Every year, many businesses repeat the same mistake when it comes to tax planning.
They wait too long.
In 2026, tax planning mistakes Australia businesses make are often not due to lack of effort — but poor timing.
The Most Common Mistake
The biggest mistake is leaving tax planning until the last minute.
By June, many of the most effective strategies are no longer available. Business owners may rush decisions or miss opportunities entirely.
Why Timing Is Critical
Tax planning is not something that should happen at the end of the financial year.
It should be an ongoing process that begins months in advance. This allows businesses to review their financial position and implement strategies effectively.
What Businesses Should Be Doing Now
At this stage of the year, businesses should be:
- Reviewing financial performance
- Estimating tax obligations
- Planning super contributions
- Assessing expenses and deductions
- Reviewing financial structures
These actions provide a clearer picture and more flexibility.

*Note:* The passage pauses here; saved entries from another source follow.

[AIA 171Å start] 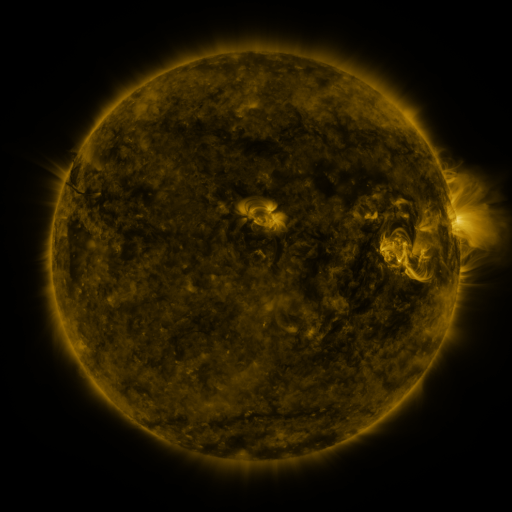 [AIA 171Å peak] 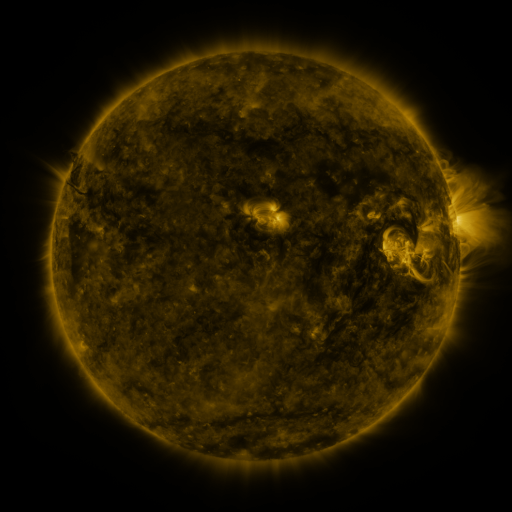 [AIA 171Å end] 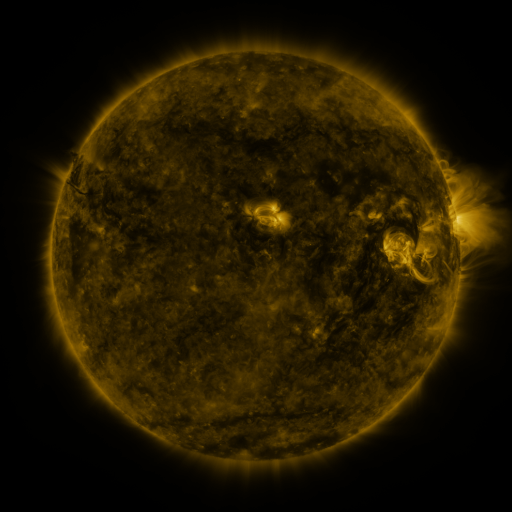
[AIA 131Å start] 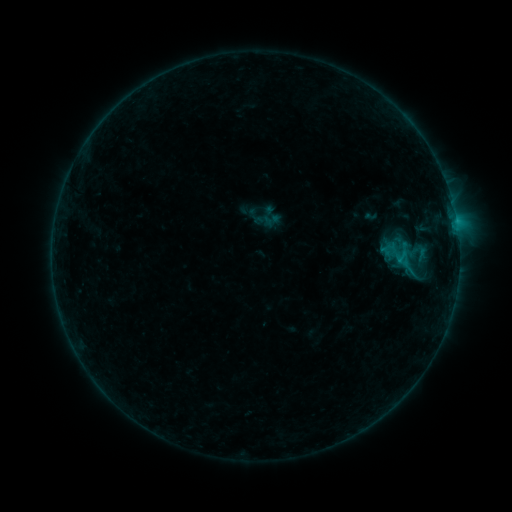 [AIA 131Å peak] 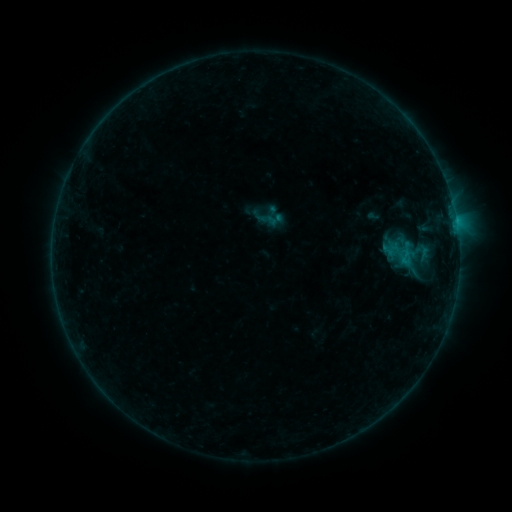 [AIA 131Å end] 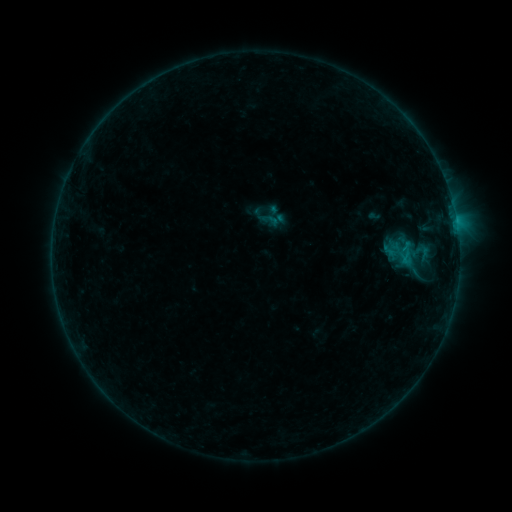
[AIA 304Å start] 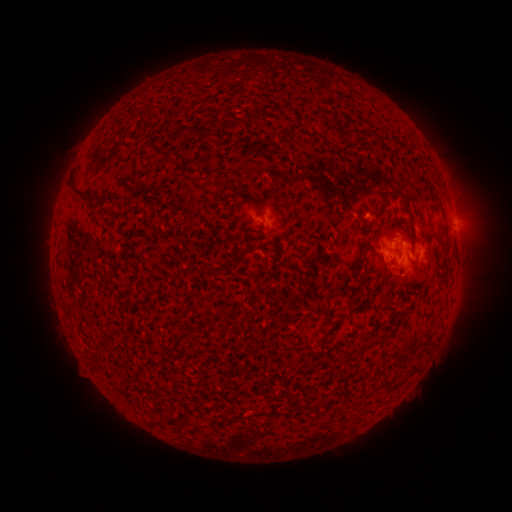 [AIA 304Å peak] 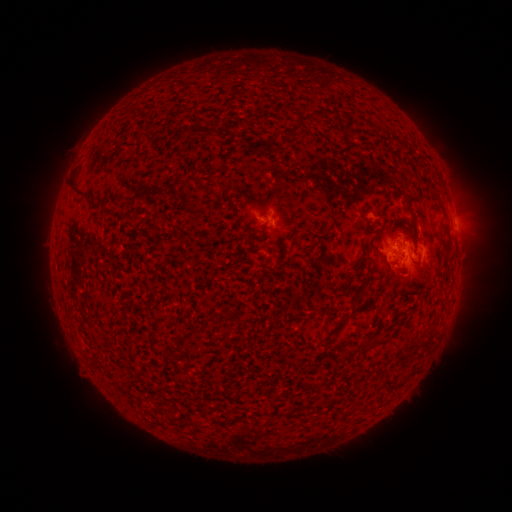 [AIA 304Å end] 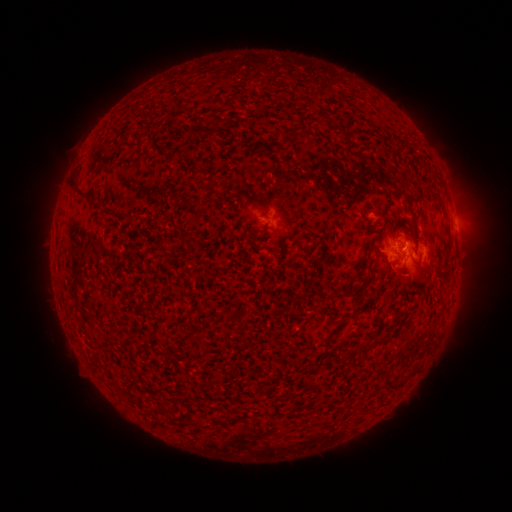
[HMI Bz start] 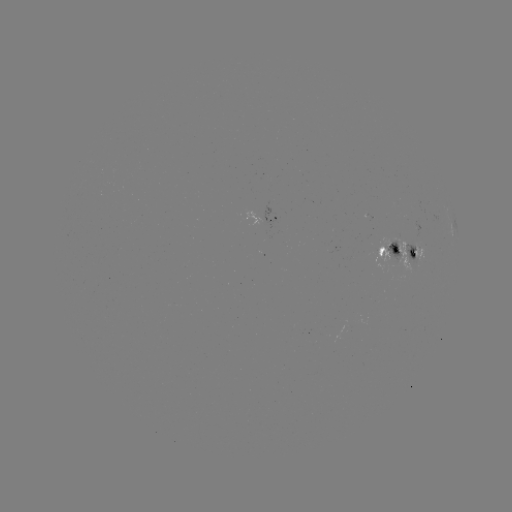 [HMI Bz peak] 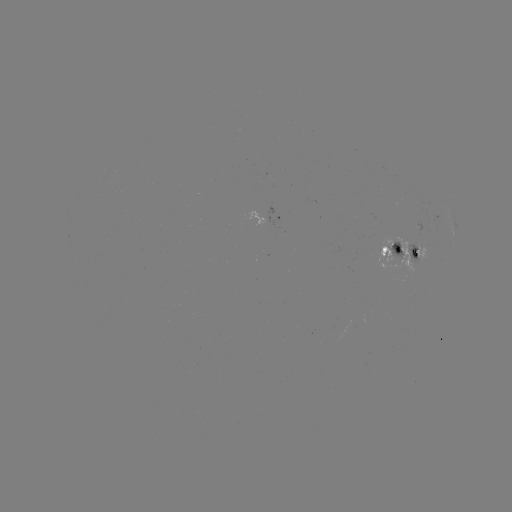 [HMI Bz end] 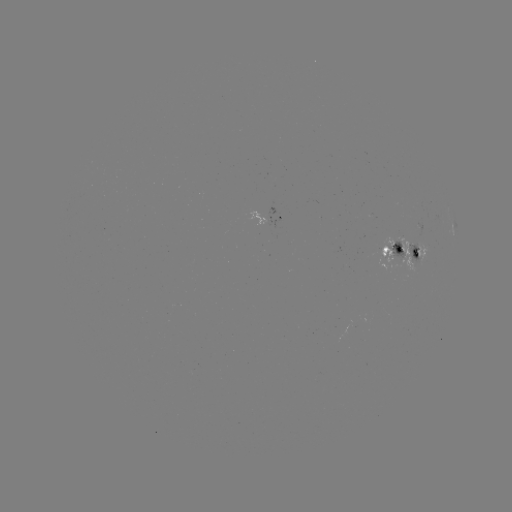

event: emerging-flux region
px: (397, 243)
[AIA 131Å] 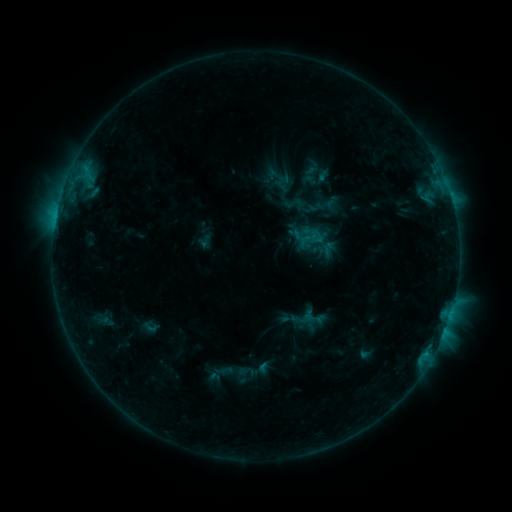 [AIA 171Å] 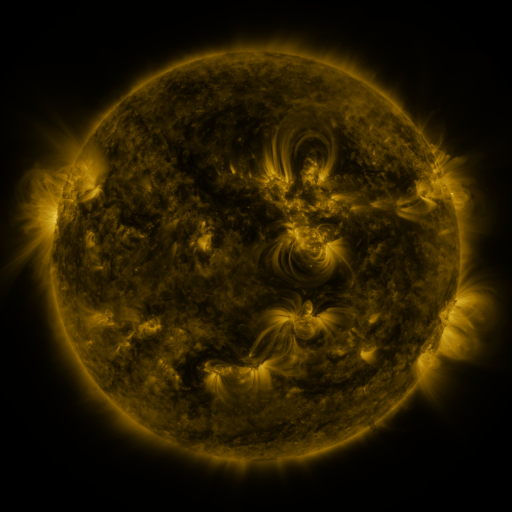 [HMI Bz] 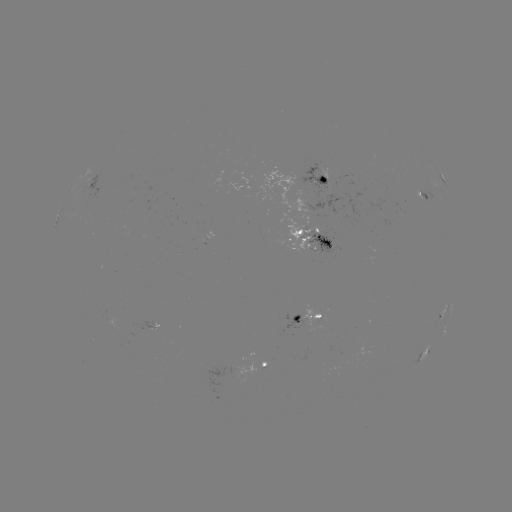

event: sigmoid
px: (150, 327)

How Early Star Partners Helps
At Early Star Partners, we help clients avoid tax planning mistakes Australia businesses commonly make.
Our approach includes:
- Early tax planning strategies
- Financial analysis
- Compliance support
- Ongoing advisory
We ensure our clients are prepared well before EOFY, giving them more control over their financial outcomes.
Because when it comes to tax — timing is everything.